# What the task requires
Transcribe the entries word for word, starting at the line containing "What is the measured" and continuing through the last line of the entries.

# Supplied information
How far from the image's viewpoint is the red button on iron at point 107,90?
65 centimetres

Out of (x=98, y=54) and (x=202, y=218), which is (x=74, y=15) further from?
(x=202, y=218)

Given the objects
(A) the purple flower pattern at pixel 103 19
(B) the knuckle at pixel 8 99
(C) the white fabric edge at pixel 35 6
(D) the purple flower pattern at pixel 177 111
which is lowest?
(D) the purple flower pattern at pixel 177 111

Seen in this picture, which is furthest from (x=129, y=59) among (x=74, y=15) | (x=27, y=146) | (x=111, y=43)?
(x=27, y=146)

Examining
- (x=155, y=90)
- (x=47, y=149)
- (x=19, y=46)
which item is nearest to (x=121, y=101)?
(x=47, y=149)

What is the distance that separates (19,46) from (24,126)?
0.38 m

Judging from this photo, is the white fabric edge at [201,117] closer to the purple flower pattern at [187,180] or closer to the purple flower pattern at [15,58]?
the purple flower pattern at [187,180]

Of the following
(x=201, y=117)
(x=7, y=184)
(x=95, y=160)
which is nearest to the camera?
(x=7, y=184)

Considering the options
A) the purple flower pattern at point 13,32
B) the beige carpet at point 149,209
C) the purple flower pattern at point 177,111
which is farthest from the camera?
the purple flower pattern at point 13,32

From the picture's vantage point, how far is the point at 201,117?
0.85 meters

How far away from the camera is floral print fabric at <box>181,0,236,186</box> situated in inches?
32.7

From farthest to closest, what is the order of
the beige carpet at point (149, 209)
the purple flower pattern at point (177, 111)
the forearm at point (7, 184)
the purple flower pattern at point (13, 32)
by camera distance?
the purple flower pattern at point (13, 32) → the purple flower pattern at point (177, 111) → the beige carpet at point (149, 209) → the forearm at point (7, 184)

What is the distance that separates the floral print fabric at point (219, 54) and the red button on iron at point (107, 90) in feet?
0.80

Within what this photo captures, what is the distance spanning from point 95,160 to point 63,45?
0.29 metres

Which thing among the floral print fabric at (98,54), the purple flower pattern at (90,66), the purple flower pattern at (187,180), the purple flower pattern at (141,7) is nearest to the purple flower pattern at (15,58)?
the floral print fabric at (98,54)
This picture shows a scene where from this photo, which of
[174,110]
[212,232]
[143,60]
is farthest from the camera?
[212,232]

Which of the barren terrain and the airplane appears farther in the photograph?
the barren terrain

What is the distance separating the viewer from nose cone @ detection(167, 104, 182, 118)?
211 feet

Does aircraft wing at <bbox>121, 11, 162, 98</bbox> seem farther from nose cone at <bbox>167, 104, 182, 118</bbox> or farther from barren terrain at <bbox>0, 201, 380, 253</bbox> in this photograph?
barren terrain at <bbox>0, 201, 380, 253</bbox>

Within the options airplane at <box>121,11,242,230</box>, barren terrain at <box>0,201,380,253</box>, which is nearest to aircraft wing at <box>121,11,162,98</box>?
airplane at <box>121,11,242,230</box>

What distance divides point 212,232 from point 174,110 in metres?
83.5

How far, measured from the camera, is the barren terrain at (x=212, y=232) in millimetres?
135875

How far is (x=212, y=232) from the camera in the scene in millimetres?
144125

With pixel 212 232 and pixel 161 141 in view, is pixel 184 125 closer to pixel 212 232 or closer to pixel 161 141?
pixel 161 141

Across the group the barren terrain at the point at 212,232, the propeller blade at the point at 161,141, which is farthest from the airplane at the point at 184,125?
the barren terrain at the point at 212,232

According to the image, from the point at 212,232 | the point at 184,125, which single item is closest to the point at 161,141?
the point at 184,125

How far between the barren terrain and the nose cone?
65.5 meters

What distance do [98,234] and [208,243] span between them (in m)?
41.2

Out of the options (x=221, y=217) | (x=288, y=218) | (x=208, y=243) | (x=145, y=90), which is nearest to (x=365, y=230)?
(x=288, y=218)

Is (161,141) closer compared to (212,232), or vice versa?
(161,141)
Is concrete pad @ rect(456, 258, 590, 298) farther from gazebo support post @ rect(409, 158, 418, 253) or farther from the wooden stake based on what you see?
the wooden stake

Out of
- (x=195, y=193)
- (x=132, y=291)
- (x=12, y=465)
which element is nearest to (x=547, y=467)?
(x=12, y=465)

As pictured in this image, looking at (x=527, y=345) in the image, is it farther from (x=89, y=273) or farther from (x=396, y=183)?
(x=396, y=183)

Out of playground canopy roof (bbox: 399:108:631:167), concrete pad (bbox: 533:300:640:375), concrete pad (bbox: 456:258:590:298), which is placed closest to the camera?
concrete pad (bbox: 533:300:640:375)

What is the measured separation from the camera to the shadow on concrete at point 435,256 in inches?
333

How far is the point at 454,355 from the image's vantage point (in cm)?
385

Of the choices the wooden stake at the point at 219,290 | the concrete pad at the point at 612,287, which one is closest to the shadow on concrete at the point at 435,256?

# Response to the task
What is the measured separation from the camera to the shadow on concrete at point 435,256 in inches?
333

How far is the point at 454,355 from the image's vantage point (in cm)?
385

Of the choices the wooden stake at the point at 219,290 | the concrete pad at the point at 612,287, which one is closest to the shadow on concrete at the point at 435,256?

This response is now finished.